**TASK:** Repeat the records given below in full, with no changes.

**WORKING DATA:**
○ ○ ○ ○

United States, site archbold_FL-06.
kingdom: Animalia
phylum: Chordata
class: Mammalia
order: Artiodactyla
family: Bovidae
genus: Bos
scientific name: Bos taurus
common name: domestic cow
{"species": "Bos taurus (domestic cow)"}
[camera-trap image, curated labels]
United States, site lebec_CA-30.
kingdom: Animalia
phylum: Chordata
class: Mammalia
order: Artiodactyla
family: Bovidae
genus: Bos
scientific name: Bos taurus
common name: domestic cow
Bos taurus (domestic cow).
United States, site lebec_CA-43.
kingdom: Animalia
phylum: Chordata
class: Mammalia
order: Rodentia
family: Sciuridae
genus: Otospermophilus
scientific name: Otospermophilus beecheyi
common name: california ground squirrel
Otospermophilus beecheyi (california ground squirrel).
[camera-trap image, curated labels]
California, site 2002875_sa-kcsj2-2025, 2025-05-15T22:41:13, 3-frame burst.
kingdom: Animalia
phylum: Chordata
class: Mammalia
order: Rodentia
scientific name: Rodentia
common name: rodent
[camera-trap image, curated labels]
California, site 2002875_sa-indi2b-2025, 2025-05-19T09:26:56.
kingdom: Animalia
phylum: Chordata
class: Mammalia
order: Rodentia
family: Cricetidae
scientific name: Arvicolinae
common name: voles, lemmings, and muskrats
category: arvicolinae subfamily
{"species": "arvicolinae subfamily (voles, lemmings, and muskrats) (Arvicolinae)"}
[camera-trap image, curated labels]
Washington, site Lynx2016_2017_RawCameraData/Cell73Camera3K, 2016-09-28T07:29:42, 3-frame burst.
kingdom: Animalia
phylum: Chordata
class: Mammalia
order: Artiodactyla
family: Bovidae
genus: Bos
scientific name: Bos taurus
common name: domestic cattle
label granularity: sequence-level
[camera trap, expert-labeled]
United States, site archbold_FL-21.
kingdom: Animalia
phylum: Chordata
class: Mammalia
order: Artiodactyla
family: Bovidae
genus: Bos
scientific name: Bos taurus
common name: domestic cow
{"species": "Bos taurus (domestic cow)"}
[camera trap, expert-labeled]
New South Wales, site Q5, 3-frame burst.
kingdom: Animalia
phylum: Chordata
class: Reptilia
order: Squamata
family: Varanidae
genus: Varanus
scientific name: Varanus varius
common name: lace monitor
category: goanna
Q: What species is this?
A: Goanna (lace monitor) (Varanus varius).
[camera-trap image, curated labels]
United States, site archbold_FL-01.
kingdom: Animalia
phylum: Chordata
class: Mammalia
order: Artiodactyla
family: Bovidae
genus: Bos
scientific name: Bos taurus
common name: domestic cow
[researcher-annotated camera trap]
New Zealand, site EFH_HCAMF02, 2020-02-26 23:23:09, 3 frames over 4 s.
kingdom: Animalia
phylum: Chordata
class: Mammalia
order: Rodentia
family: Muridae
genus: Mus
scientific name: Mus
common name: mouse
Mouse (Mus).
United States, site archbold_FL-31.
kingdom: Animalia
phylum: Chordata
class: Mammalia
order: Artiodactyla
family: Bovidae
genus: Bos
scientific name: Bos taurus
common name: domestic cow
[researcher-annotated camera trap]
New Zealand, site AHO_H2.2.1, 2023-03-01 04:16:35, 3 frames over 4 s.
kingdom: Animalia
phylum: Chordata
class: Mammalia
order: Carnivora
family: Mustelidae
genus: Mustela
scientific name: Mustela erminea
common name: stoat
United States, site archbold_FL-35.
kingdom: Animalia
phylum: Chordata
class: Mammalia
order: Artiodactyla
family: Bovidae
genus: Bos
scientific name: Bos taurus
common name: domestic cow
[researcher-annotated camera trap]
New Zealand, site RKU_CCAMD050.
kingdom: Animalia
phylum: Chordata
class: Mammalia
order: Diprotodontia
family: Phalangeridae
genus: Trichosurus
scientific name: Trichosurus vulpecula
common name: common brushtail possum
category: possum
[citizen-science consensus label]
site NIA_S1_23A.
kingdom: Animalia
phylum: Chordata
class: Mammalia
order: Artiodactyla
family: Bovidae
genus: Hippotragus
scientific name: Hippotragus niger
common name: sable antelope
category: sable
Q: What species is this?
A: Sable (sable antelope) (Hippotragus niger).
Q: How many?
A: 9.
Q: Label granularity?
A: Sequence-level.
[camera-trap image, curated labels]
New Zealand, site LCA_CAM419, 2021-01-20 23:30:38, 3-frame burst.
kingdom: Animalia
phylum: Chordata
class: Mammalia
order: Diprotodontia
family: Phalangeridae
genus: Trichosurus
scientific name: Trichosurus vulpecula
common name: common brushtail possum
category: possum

○ ○ ○ ○

**EXERCISE OUTPUT:**
United States, site archbold_FL-06.
kingdom: Animalia
phylum: Chordata
class: Mammalia
order: Artiodactyla
family: Bovidae
genus: Bos
scientific name: Bos taurus
common name: domestic cow
{"species": "Bos taurus (domestic cow)"}
[camera-trap image, curated labels]
United States, site lebec_CA-30.
kingdom: Animalia
phylum: Chordata
class: Mammalia
order: Artiodactyla
family: Bovidae
genus: Bos
scientific name: Bos taurus
common name: domestic cow
Bos taurus (domestic cow).
United States, site lebec_CA-43.
kingdom: Animalia
phylum: Chordata
class: Mammalia
order: Rodentia
family: Sciuridae
genus: Otospermophilus
scientific name: Otospermophilus beecheyi
common name: california ground squirrel
Otospermophilus beecheyi (california ground squirrel).
[camera-trap image, curated labels]
California, site 2002875_sa-kcsj2-2025, 2025-05-15T22:41:13, 3-frame burst.
kingdom: Animalia
phylum: Chordata
class: Mammalia
order: Rodentia
scientific name: Rodentia
common name: rodent
[camera-trap image, curated labels]
California, site 2002875_sa-indi2b-2025, 2025-05-19T09:26:56.
kingdom: Animalia
phylum: Chordata
class: Mammalia
order: Rodentia
family: Cricetidae
scientific name: Arvicolinae
common name: voles, lemmings, and muskrats
category: arvicolinae subfamily
{"species": "arvicolinae subfamily (voles, lemmings, and muskrats) (Arvicolinae)"}
[camera-trap image, curated labels]
Washington, site Lynx2016_2017_RawCameraData/Cell73Camera3K, 2016-09-28T07:29:42, 3-frame burst.
kingdom: Animalia
phylum: Chordata
class: Mammalia
order: Artiodactyla
family: Bovidae
genus: Bos
scientific name: Bos taurus
common name: domestic cattle
label granularity: sequence-level
[camera trap, expert-labeled]
United States, site archbold_FL-21.
kingdom: Animalia
phylum: Chordata
class: Mammalia
order: Artiodactyla
family: Bovidae
genus: Bos
scientific name: Bos taurus
common name: domestic cow
{"species": "Bos taurus (domestic cow)"}
[camera trap, expert-labeled]
New South Wales, site Q5, 3-frame burst.
kingdom: Animalia
phylum: Chordata
class: Reptilia
order: Squamata
family: Varanidae
genus: Varanus
scientific name: Varanus varius
common name: lace monitor
category: goanna
Q: What species is this?
A: Goanna (lace monitor) (Varanus varius).
[camera-trap image, curated labels]
United States, site archbold_FL-01.
kingdom: Animalia
phylum: Chordata
class: Mammalia
order: Artiodactyla
family: Bovidae
genus: Bos
scientific name: Bos taurus
common name: domestic cow
[researcher-annotated camera trap]
New Zealand, site EFH_HCAMF02, 2020-02-26 23:23:09, 3 frames over 4 s.
kingdom: Animalia
phylum: Chordata
class: Mammalia
order: Rodentia
family: Muridae
genus: Mus
scientific name: Mus
common name: mouse
Mouse (Mus).
United States, site archbold_FL-31.
kingdom: Animalia
phylum: Chordata
class: Mammalia
order: Artiodactyla
family: Bovidae
genus: Bos
scientific name: Bos taurus
common name: domestic cow
[researcher-annotated camera trap]
New Zealand, site AHO_H2.2.1, 2023-03-01 04:16:35, 3 frames over 4 s.
kingdom: Animalia
phylum: Chordata
class: Mammalia
order: Carnivora
family: Mustelidae
genus: Mustela
scientific name: Mustela erminea
common name: stoat
United States, site archbold_FL-35.
kingdom: Animalia
phylum: Chordata
class: Mammalia
order: Artiodactyla
family: Bovidae
genus: Bos
scientific name: Bos taurus
common name: domestic cow
[researcher-annotated camera trap]
New Zealand, site RKU_CCAMD050.
kingdom: Animalia
phylum: Chordata
class: Mammalia
order: Diprotodontia
family: Phalangeridae
genus: Trichosurus
scientific name: Trichosurus vulpecula
common name: common brushtail possum
category: possum
[citizen-science consensus label]
site NIA_S1_23A.
kingdom: Animalia
phylum: Chordata
class: Mammalia
order: Artiodactyla
family: Bovidae
genus: Hippotragus
scientific name: Hippotragus niger
common name: sable antelope
category: sable
Q: What species is this?
A: Sable (sable antelope) (Hippotragus niger).
Q: How many?
A: 9.
Q: Label granularity?
A: Sequence-level.
[camera-trap image, curated labels]
New Zealand, site LCA_CAM419, 2021-01-20 23:30:38, 3-frame burst.
kingdom: Animalia
phylum: Chordata
class: Mammalia
order: Diprotodontia
family: Phalangeridae
genus: Trichosurus
scientific name: Trichosurus vulpecula
common name: common brushtail possum
category: possum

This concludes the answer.